Because it is so basic to our patterns of classification, gender expression outside of the norm can be quite disturbing to many people. Transgender characteristics are usually lumped together with sexuality, although sexual orientation is entirely different and unrelated to gender expression.  Transgender people, like everyone else, may be straight, gay, both, or uninterested. Unfortunately, transgender people are considered by some to be morally corrupt, or predators disguising themselves to gain intimate access to the opposite gender (this is the laughable -- and indefensible -- argument used by some in Connecticut to restrict restroom access by transsexual people).

And, though once thought of as a psychological disorder, research is making it evident that transsexual people do not suffer from some sort of behavioral aberration. More and more it becomes obvious that transsexualism is the result of neurological and hormonal activity and development in the womb. Studies of the brains of male-to-female transsexuals show that their brains are much more similar to the gender they identify with (female) than the gender they were born as (male).

Unfortunately, that research goes unrecognized at many doctors' offices, where both doctor and staff have little understanding of this segment of their patient population, and transgender people may be subjected to anything from embarassment at the hands of thoughtless and poorly-trained staff to outright discrimination because of their gender preferences.

Like most doctors, I received absolutely no education on the requirements of treating transgender people, either from a clinical standpoint or from a practical standpoint.
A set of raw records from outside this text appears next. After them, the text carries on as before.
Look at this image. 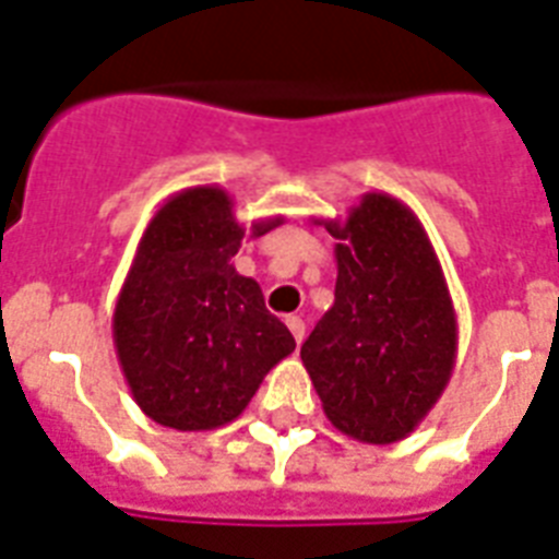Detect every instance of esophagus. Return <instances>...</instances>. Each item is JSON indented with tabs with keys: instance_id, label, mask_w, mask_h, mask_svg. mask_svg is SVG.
I'll return each mask as SVG.
<instances>
[{
	"instance_id": "34e87169",
	"label": "esophagus",
	"mask_w": 559,
	"mask_h": 559,
	"mask_svg": "<svg viewBox=\"0 0 559 559\" xmlns=\"http://www.w3.org/2000/svg\"><path fill=\"white\" fill-rule=\"evenodd\" d=\"M287 328H289V334L296 336V343L305 340V322H301V317H287Z\"/></svg>"
}]
</instances>
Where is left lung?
<instances>
[{"instance_id": "left-lung-1", "label": "left lung", "mask_w": 559, "mask_h": 559, "mask_svg": "<svg viewBox=\"0 0 559 559\" xmlns=\"http://www.w3.org/2000/svg\"><path fill=\"white\" fill-rule=\"evenodd\" d=\"M336 237L334 308L301 346V364L336 431L369 445L404 440L454 369L457 313L416 213L366 193Z\"/></svg>"}]
</instances>
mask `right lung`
Segmentation results:
<instances>
[{
	"instance_id": "right-lung-1",
	"label": "right lung",
	"mask_w": 559,
	"mask_h": 559,
	"mask_svg": "<svg viewBox=\"0 0 559 559\" xmlns=\"http://www.w3.org/2000/svg\"><path fill=\"white\" fill-rule=\"evenodd\" d=\"M281 223L261 219L251 234ZM242 234L231 195L204 185L169 195L140 237L114 308V346L134 402L164 428L234 421L296 348L261 284L234 270Z\"/></svg>"
}]
</instances>
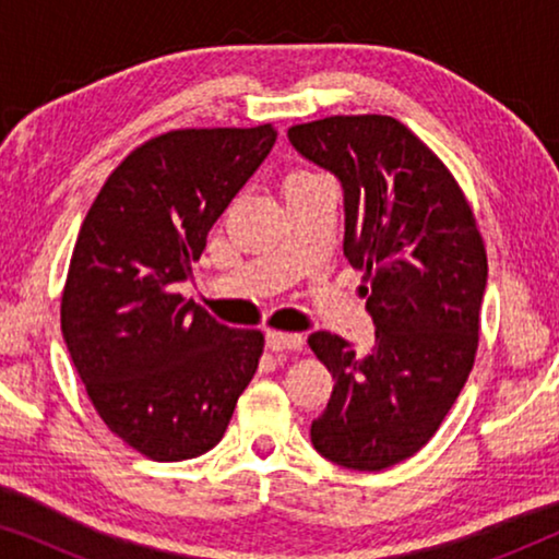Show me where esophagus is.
Wrapping results in <instances>:
<instances>
[{
	"label": "esophagus",
	"instance_id": "34e87169",
	"mask_svg": "<svg viewBox=\"0 0 559 559\" xmlns=\"http://www.w3.org/2000/svg\"><path fill=\"white\" fill-rule=\"evenodd\" d=\"M305 338L297 333H282V331H270L266 333V348L270 350H302Z\"/></svg>",
	"mask_w": 559,
	"mask_h": 559
}]
</instances>
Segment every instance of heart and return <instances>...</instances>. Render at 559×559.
Wrapping results in <instances>:
<instances>
[{
  "instance_id": "1",
  "label": "heart",
  "mask_w": 559,
  "mask_h": 559,
  "mask_svg": "<svg viewBox=\"0 0 559 559\" xmlns=\"http://www.w3.org/2000/svg\"><path fill=\"white\" fill-rule=\"evenodd\" d=\"M312 178H320V175L318 173H310V170H295V173H289L287 178H285V188L297 186V182H305V180H312Z\"/></svg>"
}]
</instances>
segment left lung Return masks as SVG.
<instances>
[{
	"mask_svg": "<svg viewBox=\"0 0 559 559\" xmlns=\"http://www.w3.org/2000/svg\"><path fill=\"white\" fill-rule=\"evenodd\" d=\"M287 136L341 180L343 254L377 325L369 354L325 331L308 338L335 381L310 440L343 468L384 471L430 442L476 361L484 236L453 173L394 117H325Z\"/></svg>",
	"mask_w": 559,
	"mask_h": 559,
	"instance_id": "8db88e82",
	"label": "left lung"
}]
</instances>
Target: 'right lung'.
<instances>
[{"mask_svg":"<svg viewBox=\"0 0 559 559\" xmlns=\"http://www.w3.org/2000/svg\"><path fill=\"white\" fill-rule=\"evenodd\" d=\"M277 140L272 124L173 129L121 159L83 218L60 328L96 415L157 463L209 453L264 350L175 293Z\"/></svg>","mask_w":559,"mask_h":559,"instance_id":"right-lung-1","label":"right lung"}]
</instances>
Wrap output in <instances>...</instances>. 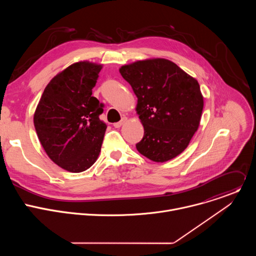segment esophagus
Listing matches in <instances>:
<instances>
[{"mask_svg":"<svg viewBox=\"0 0 256 256\" xmlns=\"http://www.w3.org/2000/svg\"><path fill=\"white\" fill-rule=\"evenodd\" d=\"M126 120H128L126 118H122L120 122H116V124H114V128H120V126H122V124H124V122H126Z\"/></svg>","mask_w":256,"mask_h":256,"instance_id":"1","label":"esophagus"}]
</instances>
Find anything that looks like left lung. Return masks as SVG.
<instances>
[{
    "instance_id": "obj_1",
    "label": "left lung",
    "mask_w": 256,
    "mask_h": 256,
    "mask_svg": "<svg viewBox=\"0 0 256 256\" xmlns=\"http://www.w3.org/2000/svg\"><path fill=\"white\" fill-rule=\"evenodd\" d=\"M138 97L144 136L136 147L154 162L184 152L198 130L204 97L198 81L165 58L138 60L120 68Z\"/></svg>"
}]
</instances>
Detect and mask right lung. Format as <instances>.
I'll list each match as a JSON object with an SVG mask.
<instances>
[{"label": "right lung", "instance_id": "1", "mask_svg": "<svg viewBox=\"0 0 256 256\" xmlns=\"http://www.w3.org/2000/svg\"><path fill=\"white\" fill-rule=\"evenodd\" d=\"M102 64L78 62L54 77L34 114L36 134L48 156L62 169L79 173L97 160L107 126L103 104L92 96Z\"/></svg>", "mask_w": 256, "mask_h": 256}]
</instances>
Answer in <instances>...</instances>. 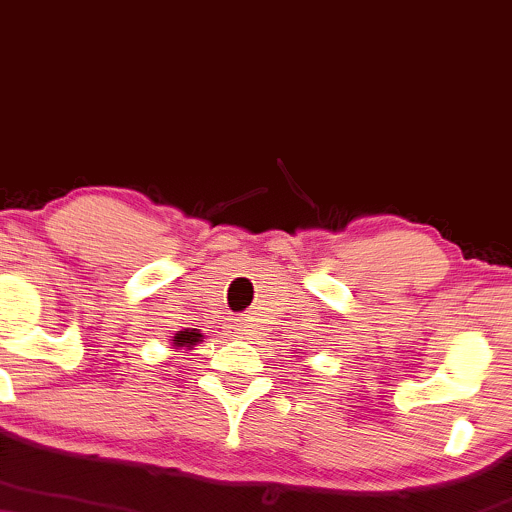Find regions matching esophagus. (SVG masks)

But once I became aware of my ignorance, I undertook to rectify it. From talking to people, to reading, to attending the Transgender Lives conferences, I learned.

Much of it boils down to simple things that I already know and try to practice. Things like respecting my patients. Accepting what they bring to me as people and understanding their needs and goals for their care. Recognizing people's boundaries, and not transgressing them without permission and without good reason.
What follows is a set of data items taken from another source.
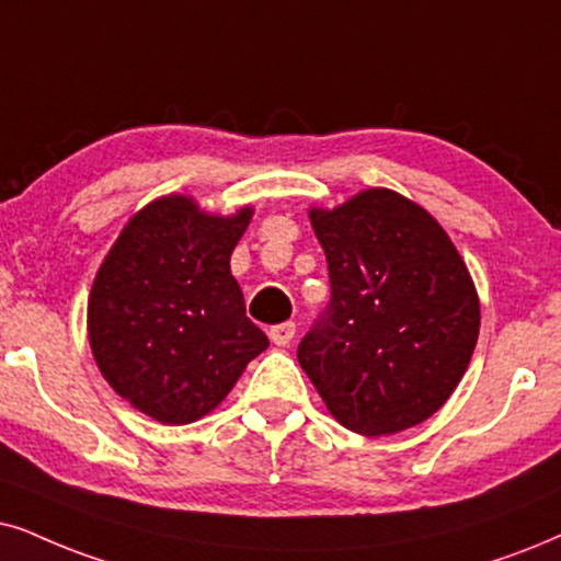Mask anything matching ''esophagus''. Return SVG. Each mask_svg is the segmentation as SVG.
<instances>
[{
  "label": "esophagus",
  "mask_w": 561,
  "mask_h": 561,
  "mask_svg": "<svg viewBox=\"0 0 561 561\" xmlns=\"http://www.w3.org/2000/svg\"><path fill=\"white\" fill-rule=\"evenodd\" d=\"M268 339H272L276 346H287L295 339V323L287 321V323L272 325V329H268Z\"/></svg>",
  "instance_id": "esophagus-1"
}]
</instances>
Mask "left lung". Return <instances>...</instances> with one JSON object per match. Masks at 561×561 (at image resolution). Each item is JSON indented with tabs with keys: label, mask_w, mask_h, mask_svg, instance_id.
<instances>
[{
	"label": "left lung",
	"mask_w": 561,
	"mask_h": 561,
	"mask_svg": "<svg viewBox=\"0 0 561 561\" xmlns=\"http://www.w3.org/2000/svg\"><path fill=\"white\" fill-rule=\"evenodd\" d=\"M331 302L297 359L333 420L380 437L430 420L471 363L481 308L443 225L391 188L308 211Z\"/></svg>",
	"instance_id": "1"
}]
</instances>
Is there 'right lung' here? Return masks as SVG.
Returning <instances> with one entry per match:
<instances>
[{"instance_id": "1", "label": "right lung", "mask_w": 561, "mask_h": 561, "mask_svg": "<svg viewBox=\"0 0 561 561\" xmlns=\"http://www.w3.org/2000/svg\"><path fill=\"white\" fill-rule=\"evenodd\" d=\"M253 207L211 215L186 194L141 207L105 253L88 297L98 370L162 424L202 420L268 346L230 272Z\"/></svg>"}]
</instances>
That last sentence bears a little more explanation. For obvious reasons, both personal and social, a patient may not be comfortable revealing to me their gender history, though clues may be evident in the general health history with which they provide me. But the more important question is whether gender is pertinent to the problem at hand.

And, frequently, it is not. For example, most musculoskeletal issues are gender-neutral, and whether or not my  patient is a transgender person is simply not important. Why make someone uncomfortable by delving into aspects of their life that they would rather not reveal? Being a doctor gives me great latitude to explore another person's privacy in the search for clues to the nature of their problem, but that license must be used with discretion.

Much of being a transgender-friendly practice also boils down to attending to simple things that are easily overlooked. For example, the patient whose legal name on their insurance card is Jennifer Smith would rather be addressed as David. Or that gender isn't as simple as circling the M or the F on the intake form.

So I don't use M or F on the form anymore. Instead there is a blank line for the patient to provide the gender information which most suits them.  And in addition to the Last Name and First Name entries, I have a Preferred Name entry, so that we know that Jennifer should be addressed as David, the name he prefers.

These and other alterations are subtle changes, unlikely to even be noticed except by those to whom they are directed. But for that very reason they are important.

I hope that other doctors, particularly those who provide alternative medicine services, take it upon themselves to enhance their practices in this manner. It is not difficult and the rewards can be significant.

I will unfortunately not be able to attend the Transgender Lives conference this year. It will be the first time in several years that I will miss it. But I am grateful for what the conference, and my patients, have taught me.